[Exercise description]:
Reproduce all entries verbatim, with nothing added or dropped.

━━━

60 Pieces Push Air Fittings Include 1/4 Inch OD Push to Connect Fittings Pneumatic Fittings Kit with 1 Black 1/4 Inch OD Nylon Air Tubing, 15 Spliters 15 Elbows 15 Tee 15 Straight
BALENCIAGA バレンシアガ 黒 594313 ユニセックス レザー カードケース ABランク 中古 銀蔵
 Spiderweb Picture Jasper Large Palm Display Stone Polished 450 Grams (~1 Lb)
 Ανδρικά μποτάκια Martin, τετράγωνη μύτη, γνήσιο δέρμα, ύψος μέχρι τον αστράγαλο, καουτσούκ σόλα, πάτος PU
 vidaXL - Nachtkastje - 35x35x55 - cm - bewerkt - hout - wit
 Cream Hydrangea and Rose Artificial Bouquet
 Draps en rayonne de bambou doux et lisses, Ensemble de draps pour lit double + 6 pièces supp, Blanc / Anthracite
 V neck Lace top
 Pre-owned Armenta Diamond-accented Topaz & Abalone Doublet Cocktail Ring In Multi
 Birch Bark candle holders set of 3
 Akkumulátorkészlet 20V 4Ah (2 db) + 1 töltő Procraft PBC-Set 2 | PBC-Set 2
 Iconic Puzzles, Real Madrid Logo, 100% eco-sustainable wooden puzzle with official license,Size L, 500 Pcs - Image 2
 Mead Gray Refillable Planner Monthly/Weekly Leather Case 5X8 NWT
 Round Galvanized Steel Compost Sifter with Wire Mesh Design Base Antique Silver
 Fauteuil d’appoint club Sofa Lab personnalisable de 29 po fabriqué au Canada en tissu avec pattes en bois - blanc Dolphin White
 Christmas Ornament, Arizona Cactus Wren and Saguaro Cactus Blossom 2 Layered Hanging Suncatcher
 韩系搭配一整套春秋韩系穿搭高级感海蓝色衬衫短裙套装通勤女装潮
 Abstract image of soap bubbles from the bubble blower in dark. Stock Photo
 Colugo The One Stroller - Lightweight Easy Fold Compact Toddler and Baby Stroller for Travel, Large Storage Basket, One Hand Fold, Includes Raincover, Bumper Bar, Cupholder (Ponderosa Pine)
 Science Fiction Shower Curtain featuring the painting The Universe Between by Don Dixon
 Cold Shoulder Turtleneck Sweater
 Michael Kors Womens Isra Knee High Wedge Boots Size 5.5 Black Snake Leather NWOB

━━━

[Output for this task]:
60 Pieces Push Air Fittings Include 1/4 Inch OD Push to Connect Fittings Pneumatic Fittings Kit with 1 Black 1/4 Inch OD Nylon Air Tubing, 15 Spliters 15 Elbows 15 Tee 15 Straight
BALENCIAGA バレンシアガ 黒 594313 ユニセックス レザー カードケース ABランク 中古 銀蔵
 Spiderweb Picture Jasper Large Palm Display Stone Polished 450 Grams (~1 Lb)
 Ανδρικά μποτάκια Martin, τετράγωνη μύτη, γνήσιο δέρμα, ύψος μέχρι τον αστράγαλο, καουτσούκ σόλα, πάτος PU
 vidaXL - Nachtkastje - 35x35x55 - cm - bewerkt - hout - wit
 Cream Hydrangea and Rose Artificial Bouquet
 Draps en rayonne de bambou doux et lisses, Ensemble de draps pour lit double + 6 pièces supp, Blanc / Anthracite
 V neck Lace top
 Pre-owned Armenta Diamond-accented Topaz & Abalone Doublet Cocktail Ring In Multi
 Birch Bark candle holders set of 3
 Akkumulátorkészlet 20V 4Ah (2 db) + 1 töltő Procraft PBC-Set 2 | PBC-Set 2
 Iconic Puzzles, Real Madrid Logo, 100% eco-sustainable wooden puzzle with official license,Size L, 500 Pcs - Image 2
 Mead Gray Refillable Planner Monthly/Weekly Leather Case 5X8 NWT
 Round Galvanized Steel Compost Sifter with Wire Mesh Design Base Antique Silver
 Fauteuil d’appoint club Sofa Lab personnalisable de 29 po fabriqué au Canada en tissu avec pattes en bois - blanc Dolphin White
 Christmas Ornament, Arizona Cactus Wren and Saguaro Cactus Blossom 2 Layered Hanging Suncatcher
 韩系搭配一整套春秋韩系穿搭高级感海蓝色衬衫短裙套装通勤女装潮
 Abstract image of soap bubbles from the bubble blower in dark. Stock Photo
 Colugo The One Stroller - Lightweight Easy Fold Compact Toddler and Baby Stroller for Travel, Large Storage Basket, One Hand Fold, Includes Raincover, Bumper Bar, Cupholder (Ponderosa Pine)
 Science Fiction Shower Curtain featuring the painting The Universe Between by Don Dixon
 Cold Shoulder Turtleneck Sweater
 Michael Kors Womens Isra Knee High Wedge Boots Size 5.5 Black Snake Leather NWOB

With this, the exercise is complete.